Por Claudio A. Caamaño Vélez
Mi padre, además de mi padre fue mi mejor amigo, mi líder, mi guía. La
persona que más admiraba en todo el mundo. Mi consejero, mi apoyo, mi
confidente. Me queda la satisfacción de que muchas veces le dije lo que él era
para mí, y lo mucho que lo quería.
Como hijo, me duele haber perdido a mi padre, pero como dominicano me
siento aún más triste al despedir a un ser humano que amó tanto a su país, que
hasta sus últimos suspiros no dejó de luchar por una mejor realidad para los
que habitamos esta República Dominicana.
Se ejercitaba todos los días, se alimentaba de manera saludable, se
esforzaba por mantenerse física y mentalmente sano, con el propósito de estar
en condiciones de poder seguir sirviendo a su Patria. En nuestras conversaciones
siempre estaba presente nuestro país.

#### [Consigna]
Copia sin cambios el pasaje del texto que arranca en las palabras "Como hijo, me" y termina después de "presente nuestro país.". Los ítems no tienen relación con el texto.

#### [Datos de origen]
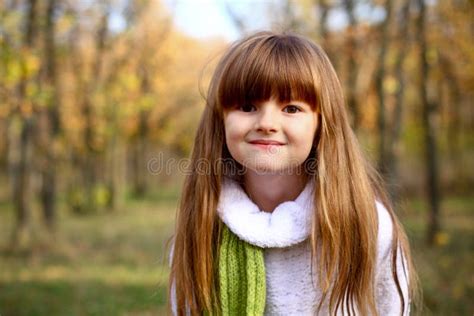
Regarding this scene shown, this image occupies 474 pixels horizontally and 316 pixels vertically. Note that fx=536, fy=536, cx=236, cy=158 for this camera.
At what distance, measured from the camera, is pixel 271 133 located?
162 centimetres

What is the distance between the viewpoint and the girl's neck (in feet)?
5.86

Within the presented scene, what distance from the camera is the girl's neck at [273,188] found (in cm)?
179

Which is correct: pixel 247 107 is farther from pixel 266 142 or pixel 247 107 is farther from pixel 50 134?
pixel 50 134

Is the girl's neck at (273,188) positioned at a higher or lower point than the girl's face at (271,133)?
lower

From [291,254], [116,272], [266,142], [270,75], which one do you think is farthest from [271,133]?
[116,272]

#### [Resultado]
Como hijo, me duele haber perdido a mi padre, pero como dominicano me
siento aún más triste al despedir a un ser humano que amó tanto a su país, que
hasta sus últimos suspiros no dejó de luchar por una mejor realidad para los
que habitamos esta República Dominicana.
Se ejercitaba todos los días, se alimentaba de manera saludable, se
esforzaba por mantenerse física y mentalmente sano, con el propósito de estar
en condiciones de poder seguir sirviendo a su Patria. En nuestras conversaciones
siempre estaba presente nuestro país.